• _Set exercise_
Could you repeat each of the items below word for word, keeping every line unchanged?
▽
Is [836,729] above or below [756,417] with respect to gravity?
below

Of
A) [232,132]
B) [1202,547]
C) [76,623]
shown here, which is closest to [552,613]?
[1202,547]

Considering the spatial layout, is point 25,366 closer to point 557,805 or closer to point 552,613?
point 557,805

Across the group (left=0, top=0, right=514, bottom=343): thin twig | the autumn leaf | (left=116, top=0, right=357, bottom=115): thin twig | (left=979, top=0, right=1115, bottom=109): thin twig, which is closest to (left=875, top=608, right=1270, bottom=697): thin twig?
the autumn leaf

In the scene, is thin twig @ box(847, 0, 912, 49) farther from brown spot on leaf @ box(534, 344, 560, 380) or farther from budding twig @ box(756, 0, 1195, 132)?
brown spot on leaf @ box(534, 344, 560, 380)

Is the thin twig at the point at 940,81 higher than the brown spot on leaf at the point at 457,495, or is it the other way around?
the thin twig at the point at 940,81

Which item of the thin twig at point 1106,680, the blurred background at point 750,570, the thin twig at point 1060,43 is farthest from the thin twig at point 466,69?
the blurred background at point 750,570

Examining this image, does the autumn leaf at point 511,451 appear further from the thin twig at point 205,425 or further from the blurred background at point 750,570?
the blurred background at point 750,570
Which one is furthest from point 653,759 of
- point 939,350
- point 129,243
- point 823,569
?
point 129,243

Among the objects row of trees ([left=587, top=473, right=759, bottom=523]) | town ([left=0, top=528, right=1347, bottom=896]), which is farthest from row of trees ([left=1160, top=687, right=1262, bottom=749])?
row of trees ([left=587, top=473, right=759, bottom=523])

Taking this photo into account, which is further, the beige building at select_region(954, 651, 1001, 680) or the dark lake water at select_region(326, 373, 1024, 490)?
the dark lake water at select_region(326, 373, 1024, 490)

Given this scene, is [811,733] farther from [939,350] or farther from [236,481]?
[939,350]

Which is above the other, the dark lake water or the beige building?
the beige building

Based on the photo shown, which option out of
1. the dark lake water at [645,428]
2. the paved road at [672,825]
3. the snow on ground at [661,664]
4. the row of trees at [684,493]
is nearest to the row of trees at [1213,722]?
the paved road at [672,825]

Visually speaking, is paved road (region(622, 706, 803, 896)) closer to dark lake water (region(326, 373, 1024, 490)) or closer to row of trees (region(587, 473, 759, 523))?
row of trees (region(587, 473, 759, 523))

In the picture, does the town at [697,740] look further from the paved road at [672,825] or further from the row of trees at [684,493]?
△
• _Final result_
Is [836,729] above or below [756,417] with respect to gravity?
below

Of
A) [232,132]
B) [1202,547]
C) [76,623]
shown here, which is closest to [552,613]?
[1202,547]

Considering the spatial layout, is point 25,366 closer to point 557,805 or closer to point 552,613?
point 557,805

Across the group (left=0, top=0, right=514, bottom=343): thin twig | the autumn leaf | (left=116, top=0, right=357, bottom=115): thin twig | (left=979, top=0, right=1115, bottom=109): thin twig, which is closest to (left=875, top=608, right=1270, bottom=697): thin twig?
the autumn leaf

In the scene, is thin twig @ box(847, 0, 912, 49) farther from brown spot on leaf @ box(534, 344, 560, 380) or farther from budding twig @ box(756, 0, 1195, 132)?
brown spot on leaf @ box(534, 344, 560, 380)

Is the thin twig at the point at 940,81 higher than the brown spot on leaf at the point at 457,495, or is it the other way around?
the thin twig at the point at 940,81

Which item of the thin twig at point 1106,680, the blurred background at point 750,570, the thin twig at point 1060,43 is farthest from the thin twig at point 466,69?
the blurred background at point 750,570

Examining this image, does the autumn leaf at point 511,451 appear further from the thin twig at point 205,425 or further from the blurred background at point 750,570?
the blurred background at point 750,570
Which one is furthest from point 653,759 of
- point 939,350
- point 129,243
- point 823,569
?
point 129,243

Among the objects row of trees ([left=587, top=473, right=759, bottom=523]) | town ([left=0, top=528, right=1347, bottom=896]), which is farthest from row of trees ([left=1160, top=687, right=1262, bottom=749])?
row of trees ([left=587, top=473, right=759, bottom=523])

Taking this photo into account, which is further, the beige building at select_region(954, 651, 1001, 680) or the dark lake water at select_region(326, 373, 1024, 490)?
the dark lake water at select_region(326, 373, 1024, 490)

Given this scene, is [811,733] farther from [939,350] or farther from [236,481]?
[939,350]

Which is above the other, the dark lake water or the beige building?
the beige building

Based on the photo shown, which option out of
1. the dark lake water at [645,428]
2. the paved road at [672,825]
3. the snow on ground at [661,664]
4. the row of trees at [684,493]
is nearest to the row of trees at [1213,722]?
the paved road at [672,825]

Visually speaking, is paved road (region(622, 706, 803, 896)) closer to dark lake water (region(326, 373, 1024, 490)) or closer to row of trees (region(587, 473, 759, 523))?
row of trees (region(587, 473, 759, 523))

In the picture, does the town at [697,740] look further from the paved road at [672,825] or further from the row of trees at [684,493]?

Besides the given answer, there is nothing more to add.